> REQUIREMENT
Each line from the one containing "Один новый русский" through the last line of the records below is to be set down exactly; the rest stays out.

****************

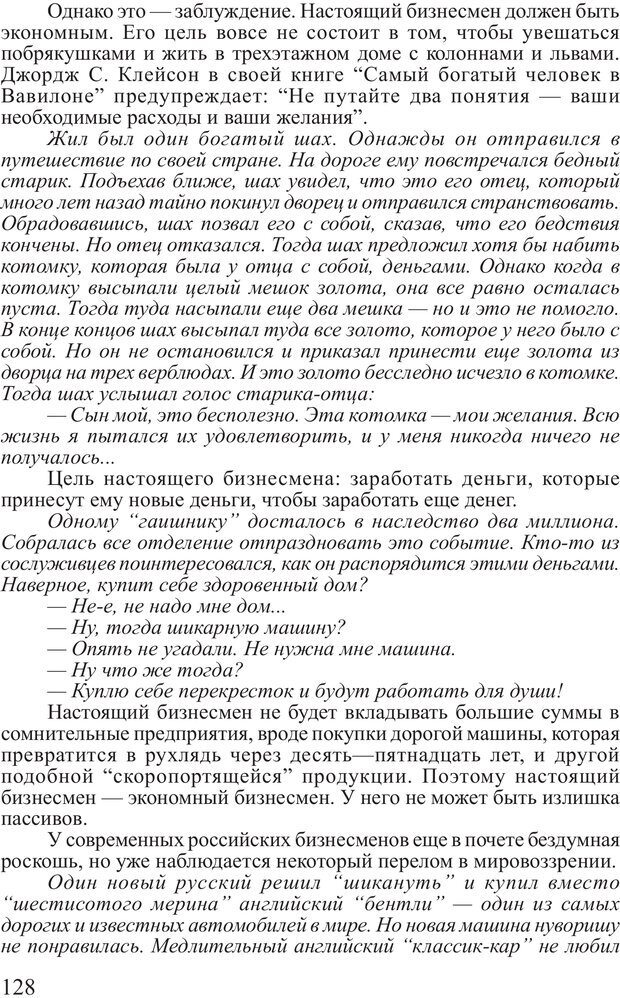 Однако это — заблуждение. Настоящий бизнесмен должен быть экономным. Его цель вовсе не состоит в том, чтобы увешаться побрякушками и жить в трехэтажном доме с колоннами и львами. Джордж С. Клейсон в своей книге “Самый богатый человек в Вавилоне” предупреждает: “Не путайте два понятия — ваши необходимые расходы и ваши желания”.

Жил был один богатый шах. Однажды он отправился в путешествие по своей стране. На дороге ему повстречался бедный старик. Подъехав ближе, шах увидел, что это его отец, который много лет назад тайно покинул дворец и отправился странствовать. Обрадовавшись, шах позвал его с собой, сказав, что его бедствия кончены. Но отец отказался. Тогда шах предложил хотя бы набить котомку, которая была у отца с собой, деньгами. Однако когда в котомку высыпали целый мешок золота, она все равно осталась пуста. Тогда туда насыпали еще два мешка — но и это не помогло. В конце концов шах высыпал туда все золото, которое у него было с собой. Но он не остановился и приказал принести еще золота из дворца на трех верблюдах. И это золото бесследно исчезло в котомке. Тогда шах услышал голос старика-отца:

— Сын мой, это бесполезно. Эта котомка — мои желания. Всю жизнь я пытался их удовлетворить, и у меня никогда ничего не получалось...

Цель настоящего бизнесмена: заработать деньги, которые принесут ему новые деньги, чтобы заработать еще денег.

Одному “гаишнику” досталось в наследство два миллиона. Собралась все отделение отпраздновать это событие. Кто-то из сослуживцев поинтересовался, как он распорядится этими деньгами. Наверное, купит себе здоровенный дом?

— Не-е, не надо мне дом...

— Ну, тогда шикарную машину?

— Опять не угадали. Не нужна мне машина.

— Ну что же тогда?

— Куплю себе перекресток и будут работать для души!

Настоящий бизнесмен не будет вкладывать большие суммы в сомнительные предприятия, вроде покупки дорогой машины, которая превратится в рухлядь через десять—пятнадцать лет, и другой подобной “скоропортящейся” продукции. Поэтому настоящий бизнесмен — экономный бизнесмен. У него не может быть излишка пассивов.

У современных российских бизнесменов еще в почете бездумная роскошь, но уже наблюдается некоторый перелом в мировоззрении.

Один новый русский решил “шикануть” и купил вместо “шестисотого мерина” английский “бентли” — один из самых дорогих и известных автомобилей в мире. Но новая машина нуворишу не понравилась. Медлительный английский “классик-кар” не любил

128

****************

> TASK RESPONSE
Один новый русский решил “шикануть” и купил вместо “шестисотого мерина” английский “бентли” — один из самых дорогих и известных автомобилей в мире. Но новая машина нуворишу не понравилась. Медлительный английский “классик-кар” не любил

128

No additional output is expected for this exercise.